Un soir, le long de l’eau, elle marchait pensive,
Ayant les bras croisés et le voile baissé :
Le pré dessous ses pas était tout tapissé
De mille belles fleurs qui peinturaient la rive.
La voyant ainsi seule à soi-même attentive,
D’une soudaine peur mon sang devint glacé :
En terre, au ciel, sur l’eau la vue je dressai,
Et de tous les côtés mon âme était craintive.

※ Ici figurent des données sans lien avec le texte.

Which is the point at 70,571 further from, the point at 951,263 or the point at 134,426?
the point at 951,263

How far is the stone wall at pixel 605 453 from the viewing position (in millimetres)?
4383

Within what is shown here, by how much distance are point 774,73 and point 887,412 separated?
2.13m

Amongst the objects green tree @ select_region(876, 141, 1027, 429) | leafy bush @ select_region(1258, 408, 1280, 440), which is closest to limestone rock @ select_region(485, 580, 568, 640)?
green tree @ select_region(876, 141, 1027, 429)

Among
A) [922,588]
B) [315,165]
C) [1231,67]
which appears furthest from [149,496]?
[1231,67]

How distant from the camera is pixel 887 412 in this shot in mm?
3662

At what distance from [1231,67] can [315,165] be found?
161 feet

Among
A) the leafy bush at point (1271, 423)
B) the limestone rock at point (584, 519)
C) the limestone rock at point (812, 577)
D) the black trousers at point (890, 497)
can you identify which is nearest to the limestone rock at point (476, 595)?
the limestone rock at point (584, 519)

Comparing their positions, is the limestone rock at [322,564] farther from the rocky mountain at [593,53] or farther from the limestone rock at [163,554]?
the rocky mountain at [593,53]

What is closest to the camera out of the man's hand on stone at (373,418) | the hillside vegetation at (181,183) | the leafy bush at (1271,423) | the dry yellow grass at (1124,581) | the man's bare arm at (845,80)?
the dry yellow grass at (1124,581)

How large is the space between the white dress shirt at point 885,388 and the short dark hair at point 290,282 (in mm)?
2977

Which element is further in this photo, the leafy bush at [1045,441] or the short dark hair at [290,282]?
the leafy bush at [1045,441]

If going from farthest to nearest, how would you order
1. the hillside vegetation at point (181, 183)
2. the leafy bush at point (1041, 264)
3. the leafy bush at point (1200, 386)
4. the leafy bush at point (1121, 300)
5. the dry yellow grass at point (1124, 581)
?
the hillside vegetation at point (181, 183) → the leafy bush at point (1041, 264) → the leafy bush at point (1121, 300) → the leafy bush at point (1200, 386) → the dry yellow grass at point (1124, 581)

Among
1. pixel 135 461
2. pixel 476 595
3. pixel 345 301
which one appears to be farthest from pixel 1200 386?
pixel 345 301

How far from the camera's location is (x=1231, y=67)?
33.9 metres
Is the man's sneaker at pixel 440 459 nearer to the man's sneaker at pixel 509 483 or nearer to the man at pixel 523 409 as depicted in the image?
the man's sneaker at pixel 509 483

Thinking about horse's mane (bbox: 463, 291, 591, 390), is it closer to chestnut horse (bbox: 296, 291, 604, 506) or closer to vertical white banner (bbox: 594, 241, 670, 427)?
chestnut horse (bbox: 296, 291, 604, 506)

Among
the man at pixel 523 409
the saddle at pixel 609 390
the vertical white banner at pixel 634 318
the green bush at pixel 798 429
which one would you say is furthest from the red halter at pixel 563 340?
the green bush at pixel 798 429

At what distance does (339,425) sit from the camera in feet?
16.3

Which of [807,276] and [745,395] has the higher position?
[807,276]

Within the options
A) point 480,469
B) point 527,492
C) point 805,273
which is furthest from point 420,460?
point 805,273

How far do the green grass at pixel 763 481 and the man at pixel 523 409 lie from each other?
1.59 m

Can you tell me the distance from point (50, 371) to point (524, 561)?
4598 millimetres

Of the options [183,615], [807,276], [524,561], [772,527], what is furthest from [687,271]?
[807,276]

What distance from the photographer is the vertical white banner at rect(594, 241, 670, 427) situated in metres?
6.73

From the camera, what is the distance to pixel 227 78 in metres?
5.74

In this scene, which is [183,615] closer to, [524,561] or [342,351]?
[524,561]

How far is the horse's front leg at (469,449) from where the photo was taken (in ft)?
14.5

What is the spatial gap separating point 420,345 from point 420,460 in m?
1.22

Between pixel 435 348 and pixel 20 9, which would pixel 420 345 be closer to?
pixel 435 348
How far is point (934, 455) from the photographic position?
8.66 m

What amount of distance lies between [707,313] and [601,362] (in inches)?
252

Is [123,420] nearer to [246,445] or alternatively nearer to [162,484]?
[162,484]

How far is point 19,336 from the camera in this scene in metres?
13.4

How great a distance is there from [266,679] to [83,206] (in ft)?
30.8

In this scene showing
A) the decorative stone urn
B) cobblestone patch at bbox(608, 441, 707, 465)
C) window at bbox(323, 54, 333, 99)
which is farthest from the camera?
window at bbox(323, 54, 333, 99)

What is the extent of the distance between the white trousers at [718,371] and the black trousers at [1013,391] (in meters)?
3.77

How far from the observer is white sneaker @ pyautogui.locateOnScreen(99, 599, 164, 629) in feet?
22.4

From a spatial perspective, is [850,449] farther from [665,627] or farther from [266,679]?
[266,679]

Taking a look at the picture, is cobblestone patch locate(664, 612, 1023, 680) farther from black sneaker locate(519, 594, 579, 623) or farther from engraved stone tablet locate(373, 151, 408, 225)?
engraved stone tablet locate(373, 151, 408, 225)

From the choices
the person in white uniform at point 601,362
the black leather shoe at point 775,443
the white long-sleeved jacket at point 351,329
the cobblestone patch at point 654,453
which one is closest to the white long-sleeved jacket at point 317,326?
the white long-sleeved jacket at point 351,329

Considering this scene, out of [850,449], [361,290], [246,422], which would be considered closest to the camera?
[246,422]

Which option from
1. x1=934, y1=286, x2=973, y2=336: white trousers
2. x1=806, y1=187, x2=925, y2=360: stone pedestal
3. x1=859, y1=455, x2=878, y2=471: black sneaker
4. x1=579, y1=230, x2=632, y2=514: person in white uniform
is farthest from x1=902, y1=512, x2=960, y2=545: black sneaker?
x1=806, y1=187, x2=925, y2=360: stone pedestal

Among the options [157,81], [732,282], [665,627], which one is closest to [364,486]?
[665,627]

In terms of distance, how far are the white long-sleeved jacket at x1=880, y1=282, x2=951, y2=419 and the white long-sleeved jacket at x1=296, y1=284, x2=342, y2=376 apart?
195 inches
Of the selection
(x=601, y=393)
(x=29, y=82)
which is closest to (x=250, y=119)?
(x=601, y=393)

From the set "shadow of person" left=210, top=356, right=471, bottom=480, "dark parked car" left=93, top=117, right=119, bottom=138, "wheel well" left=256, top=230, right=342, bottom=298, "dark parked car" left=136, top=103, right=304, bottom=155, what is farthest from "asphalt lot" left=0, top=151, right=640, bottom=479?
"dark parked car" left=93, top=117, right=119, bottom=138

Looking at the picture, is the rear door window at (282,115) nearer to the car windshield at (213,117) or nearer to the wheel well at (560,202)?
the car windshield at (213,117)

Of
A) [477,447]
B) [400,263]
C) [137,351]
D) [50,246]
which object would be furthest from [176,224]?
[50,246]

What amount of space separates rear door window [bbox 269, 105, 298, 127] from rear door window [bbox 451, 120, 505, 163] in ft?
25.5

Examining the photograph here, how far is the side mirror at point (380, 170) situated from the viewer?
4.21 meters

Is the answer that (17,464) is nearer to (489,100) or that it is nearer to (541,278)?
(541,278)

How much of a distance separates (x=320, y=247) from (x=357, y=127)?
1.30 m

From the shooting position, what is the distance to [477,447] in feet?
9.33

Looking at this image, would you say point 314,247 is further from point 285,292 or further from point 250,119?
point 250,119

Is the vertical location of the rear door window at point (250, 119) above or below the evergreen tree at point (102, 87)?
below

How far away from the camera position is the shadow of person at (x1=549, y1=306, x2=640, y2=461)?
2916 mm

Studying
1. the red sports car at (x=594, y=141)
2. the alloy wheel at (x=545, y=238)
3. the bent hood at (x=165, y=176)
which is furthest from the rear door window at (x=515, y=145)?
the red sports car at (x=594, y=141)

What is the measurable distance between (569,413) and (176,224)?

Tout me faisait soupçon : les zéphyrs m’étonnaient,
Le Cygne et le Taureau toujours me revenaient,
Mais le pauvre Narcis m’effraya davantage,
Qui la voyant passer lui dit en soupirant :
« Belle, garde le bord ; si tu te vas mirant
Tu pourras comme nous embellir ce rivage. »
Je cheminai longtemps qu’il faisait nuit encore
Sous la brune lueur de l’astre décroissant,
Mais au sortir du bois l’air devint blanchissant,
Et me tournant tout court je vis le beau Phosphore.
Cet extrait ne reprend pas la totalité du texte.